Inside the circle

The Rollright Stones

Arbor Low stone circle

It is standard to read, when visiting stone circles – as I just did with the two above – that human remains have been found roundabouts. But just what the henge was for remains unknown.

Well, I’m sure it’s not a scientific theory, but since I’ve been taking part in constellations workshops, where the holding circle is important, stone circles have become more suggestive to me.

When people sit in circles, there are no corners in which to hide. Everyone is asked to be present, focused. What happens in the circle is, therefore, intensified. The circle acts as a kind of lens through which to study life from a different perspective. Time inside the circle is not chronological, the usual passage, but more like what the Greeks called kairos-time, a kind of cut through time that reveals something essential or fundamental. It is a minor shift of dimension.

= = = =

■ WHAT TO WORK ON
[1] Summarize the piece on stone circles in two sentences.
[2] Rewrite the part of the piece on stone circles starting at "The Rollright Stones" and ending at "for remains unknown.", replacing "henge" with "monument".
[3] Go on with the piece on stone circles from the point where it stops.
The material that comes next is drawn from a separate source and is unrelated to the piece on stone circles.

■ DATASET EXTRACT

= = = =

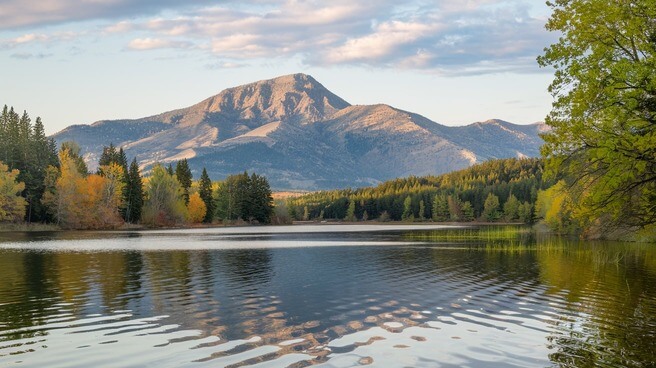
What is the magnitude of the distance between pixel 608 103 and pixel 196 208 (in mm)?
174216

= = = =

■ SET OF ANSWERS
[1] Information at stone circles typically notes that human remains have been found nearby, yet what the henge was for remains unknown. Since taking part in constellations workshops, the writer finds stone circles more suggestive, because a circle leaves no corners in which to hide, intensifies what happens in it, and replaces chronological time with something like the Greeks' kairos-time.

[2]
The Rollright Stones

Arbor Low stone circle

It is standard to read, when visiting stone circles – as I just did with the two above – that human remains have been found roundabouts. But just what the monument was for remains unknown.

[3]
In the therapy setting, what emerges is typically some kind of narrative or line that, quite unconsciously, has shaped the life of the person concerned. It might be, ‘I didn’t love him’, or ‘I belonged elsewhere’. It’s rarely spoken out loud, though is implicitly followed in a myriad decisions, movements, events. Brought to the surface in the constellations circle, it can be faced and thereby eased of its hold on things.

I don’t suppose stone circles were therapeutic, as that seems to be a peculiarly modern preoccupation. But perhaps the rites or gatherings that moved amongst the stones sought a take on existence that cut through the noise of everyday concerns. The perfection of the circle provided a distillation of life that revealed a core, then as now.